Mr. SHESOL: I think that's right. I think most presidents are more
conversational. But I think that actually looking back, it’s really Roosevelt
who developed the conversational style of speechmaking.

GROSS: The fireside chat thing?

Mr. SHESOL: Absolutely. And I think Reagan, who grew up very fond of Roosevelt,
considered himself, as many people know at the time, as a Roosevelt Democrat.
Reagan really absorbed this. And so the conversational style that Reagan had in
office and that I think subsequent presidents, including the president I
served, President Clinton, this really goes back to FDR.

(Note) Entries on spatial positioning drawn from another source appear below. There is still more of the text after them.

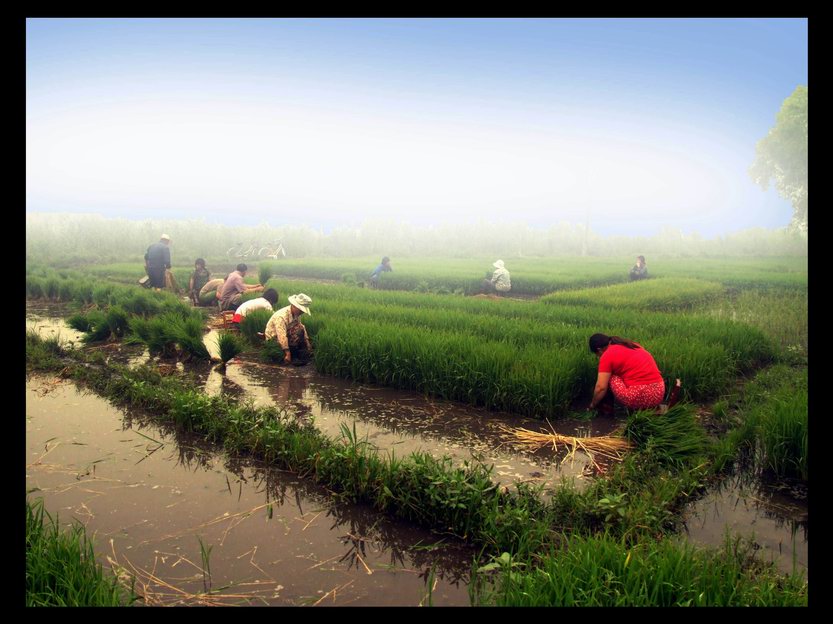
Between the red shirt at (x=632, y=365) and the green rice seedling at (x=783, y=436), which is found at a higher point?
the red shirt at (x=632, y=365)

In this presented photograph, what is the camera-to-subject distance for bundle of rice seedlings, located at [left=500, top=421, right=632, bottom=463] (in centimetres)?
440

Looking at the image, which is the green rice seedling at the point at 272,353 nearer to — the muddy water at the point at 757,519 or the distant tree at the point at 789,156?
the muddy water at the point at 757,519

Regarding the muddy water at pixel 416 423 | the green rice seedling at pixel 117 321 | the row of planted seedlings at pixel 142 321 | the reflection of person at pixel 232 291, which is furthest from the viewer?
the reflection of person at pixel 232 291

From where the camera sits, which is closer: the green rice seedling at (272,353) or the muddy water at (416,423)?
the muddy water at (416,423)

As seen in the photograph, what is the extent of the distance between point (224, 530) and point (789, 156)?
35.3m

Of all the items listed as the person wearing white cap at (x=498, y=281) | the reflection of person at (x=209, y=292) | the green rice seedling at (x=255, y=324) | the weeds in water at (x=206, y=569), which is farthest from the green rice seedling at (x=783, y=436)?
the reflection of person at (x=209, y=292)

I think one of the big changes between speechmaking - presidential speechmaking
in Roosevelt's time and our time is that the demands are so much greater on our
current presidents. We expect them to have something to say about just about
everything every day.

And so we expect to be hearing a couple of speeches by President Obama each and
every day. And if he doesn’t fill this slot in the news then someone else will
fill it and he will be attacked for creating a vacuum, as he was last summer
during the health care debate.

And so, Roosevelt was able to take much more care, I think, than presidents are
able to do today because he had more time, really, to think about the kind of
speech that he would deliver and the words generally would have more impact
because the speeches were less frequent.

GROSS: I wonder if you think Sarah Palin has in any way changed the style of
political rhetoric or political speechmaking.

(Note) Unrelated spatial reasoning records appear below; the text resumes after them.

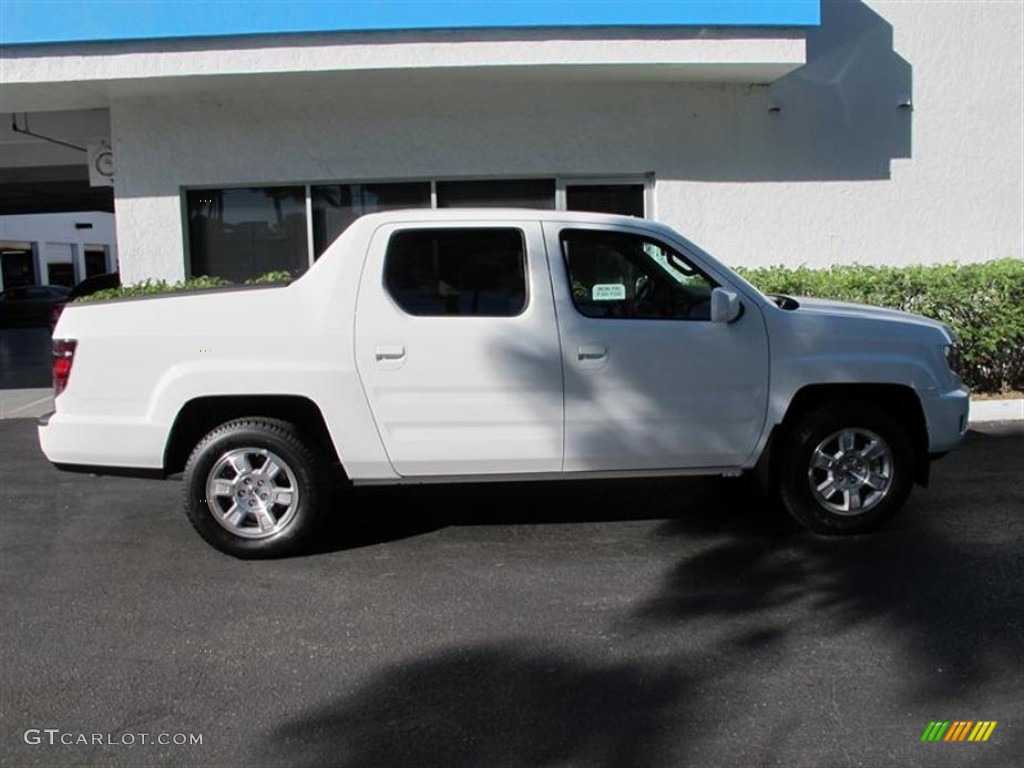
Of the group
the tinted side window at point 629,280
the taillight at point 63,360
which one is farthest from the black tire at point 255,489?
the tinted side window at point 629,280

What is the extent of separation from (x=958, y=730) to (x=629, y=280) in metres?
2.87

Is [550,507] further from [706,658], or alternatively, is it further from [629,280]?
[706,658]

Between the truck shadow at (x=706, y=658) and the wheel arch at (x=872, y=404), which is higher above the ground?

Mr. SHESOL: Well, in many ways Sarah Plain's style as a speaker is a natural
extension of the conversational style. It's hard to imagine politicians in
other areas being willing to speak in such a constantly folksy way. Really, she
can give a policy speech in the same now-trademark manner with all of her sort
of catch phrases and affectations and so forth. And I think that she likes to
take on her critics.

She's not particularly interested in playing out an argument and building a
coalition for a particular idea. A lot of it is aimed essentially at
entertainment and drawing people in and making them really appreciate her as a
vehicle for these ideas and it's very effective in that regard. But I do
wonder. And I guess only time will tell whether this will wear a little bit
thin over time.

She has already, at least in my view, and I know not everybody would subscribe
to this, but she already sounds very much like a self-parody. And it’s an open
question whether she can continue over the years to give speeches like this
that sound essentially the same and don’t really say terribly much about the
issues confronting the country. Can she rely on the same kinds of catch
phrases, the same sorts of zingers, and the same kinds of bumper stickers and
soundbites to describe her positions on the issue? I'm a little dubious about
the sort of staying power of that kind of approach.

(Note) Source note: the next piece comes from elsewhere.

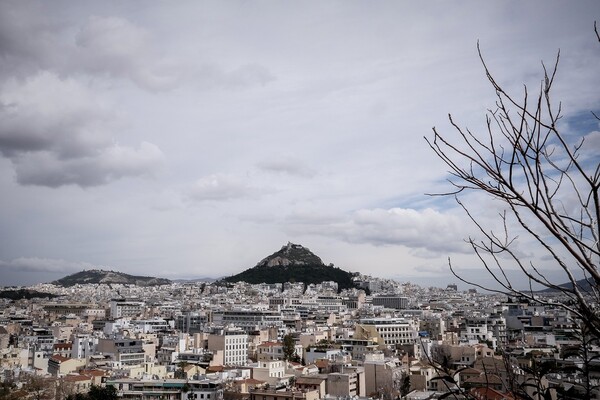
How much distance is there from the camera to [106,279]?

GROSS: Now you were a speechwriter for President Clinton. What are some of the
speeches that you wrote or co-wrote?

Mr. SHESOL: I worked on a couple of a State of the Union addresses. Those
tended to be committee-writing processes, as you would probably expect. I
worked with him on his convention speech in 2000, on his farewell address and
at least a couple of hundred other speeches during the three years that I was
there on really pretty much any issue under the sun.

And it was a terrific process working with him. Not simply because it was an
honor to get to work with the president toward the goals that he was seeking,
but particularly because it was a very collaborative process. I think in the
previous White House or two, speechwriting tended to be done by - through a
series of layers and proxies and so forth and speechwriters didn’t really get
to interact much with the president.

And President Clinton really liked to work directly with his speechwriters. He
gave us a lot of access to him where we would sit down and work through the
drafts together, which was invaluable. It's not simply that it was exciting to
get to sit down with President Clinton, it was that you had a level of exposure
to the way he thought, and this would really inform the speeches. There was a
richness, I think, to the speeches because you understood all of the context as
it existed in his mind.

GROSS: If I asked you to say one of the lines that you are proudest of that you
wrote, would you be unable to answer that because of...

(Soundbite of laughter)

GROSS: ...a speechwriter's code of secrecy?

Mr. SHESOL: Speechwriter/client privilege. You know, it's tough to isolate it
for a couple of reasons. One is it actually goes back to a question that you
had a few minutes ago, and that is the conversational style of a lot of these
speeches. We tended not to strive for the sorts of lines that would be carved
in granite on the walls of the Clinton Library.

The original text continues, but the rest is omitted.